EXERCISE TEXT:
________________________

Jonathan,

I think we are getting closer to each other, bit by bit (yay!).

My responses are interspersed below.

On 4/29/15 9:39 AM, Jonathan Gregory wrote:
Dear Jim, Chris et al.

I'm using the word "calendar" in a CF-consistent way, I believe. Maybe it's not
the best word for the concept, but nonetheless we have an attribute called
"calendar", and its sole function is indicate which algorithm is used to
translate between components of time (YMDhms) and elapsed time (in units of
time since a reference time). So perhaps that is consistent with "calendar"
being a collection of algorithms, in Chris's text, but it's more specific
than that. It has a particular function in the interpretation of CF time
values (usually coordinates). CF sect 4.4.1 says
"In order to calculate a new date and time given a base date, base time and a
time increment one must know what calendar to use."
and I think that is the sense in which I am using "calendar".
I agree that this is a CF-consistent usage of the word calendar, but it runs against natural usage, and I think it's worth keeping that in mind.
In the "real" world, we often start with UTC timestamps that have
leap seconds accounted for, yet convert them to elapsed times using
calculators that don't account for leap seconds. This can actually
lead to elapsed time values that encode a time discontinuity and
cannot be counted on to produce accurate differences between every
pair of values.
This is a problem, I agree. We should avoid that problem for future data by
making the conventions more precise about which calculator should be used
(which calendar, in the CF sense). We can't decide for sure what was done when
encoding past data, but the conventions string records the version of CF used.

________________________

SOURCE MATERIAL:
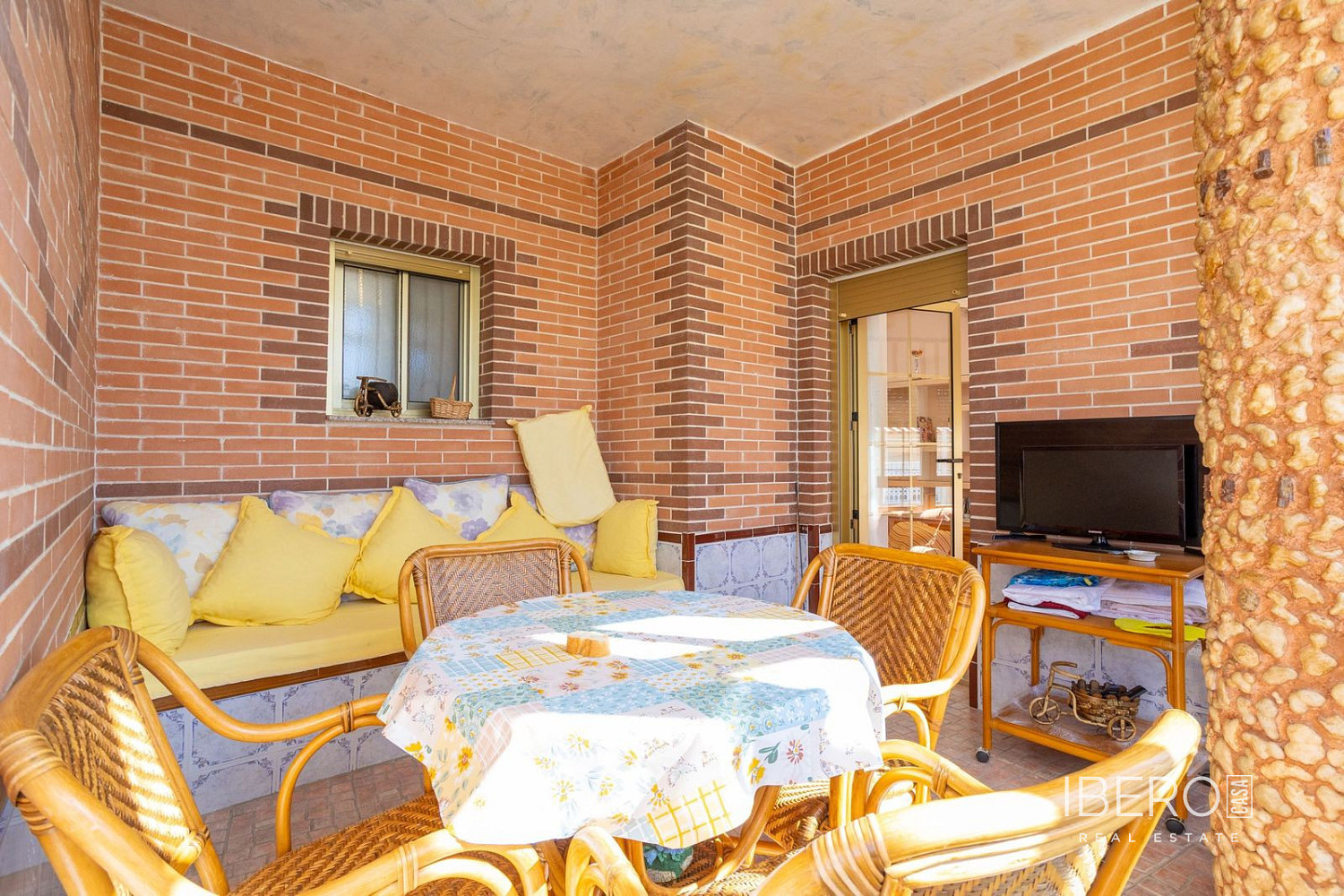 Casa 5+kk – La Unión - Vista 3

________________________

EXERCISE:
Can you carry on the mailing-list reply about CF calendars and leap seconds, picking up right after its last sentence?

ANSWER BOX:
   Calendars and calculators are different things. A calendar or time
   system is (per Chris) a collection of algorithms. I started using
   the term calculator because it was shorter and more generic than
   "time handling module or library". A calculator is a particular
   implementation of a set of algorithms. This is why I ended up
   avoiding the use of the word clock as a name for the group of
   algorithms that make up a time system. A clock is a device that is
   an implementation of a set of algorithms.


I agree that we should make the documentation more precise, and warn people of the potential pitfalls of using a calculator that doesn't recognize leap seconds to create time variables from timestamps that include leap seconds (like UTC-based timestamps).
I'm suggesting that we need to do two things. One is to more precisely
define what sorts of times can be used in the time reference part of
the units attribute. I just reread section 4.4, and it actually says
that the time is UTC or a time zone offset from it. I think it
should stay that way and the wording strengthened to make it
clearer.
Yes, it does say that. It's a quote from the udunits man page. However I don't
think the issue of leap seconds has been carefully considered before, so we
don't have to assume that's what it meant exactly, especially as udunits does
not support lead seconds. As previously said, and I think you may agree, it is
likely that nearly all existing time values have been encoded *without* leap
seconds, and therefore *not* UTC strictly. Therefore my alternative suggestion
is that we should add some text here that says we don't necessarily imply
leap seconds are included by mentioning UTC. This must be the case, because
the same format of time unit is used for calendars that definitely do not ever
include leap seconds i.e. all the non-real-world ones. UTC is mentioned simply
as a way to refer to the time-zone which contains the Greenwich meridian,
without summer time.

I agree that leap seconds haven't been carefully considered before. I disagree that nearly all existing time values have been encoded without leap seconds. I'd say that nearly all existing time values that were derived from true UTC timestamps are at risk of having leap second discontinuities encoded into the set of values. (See my previous response below.)

There are three issues here, so let's not conflate them. They are:

1. What to call the time system that is like UTC in overall form
   (Greenwich meridian, etc) but doesn't include leap seconds.
2. How to indicate which actual time system is being used for the time
   part of the reference time in the units attribute.
3. How to indicate whether or not the elapsed times in the time
   variable are certain to be free of leap second induced discontinuities.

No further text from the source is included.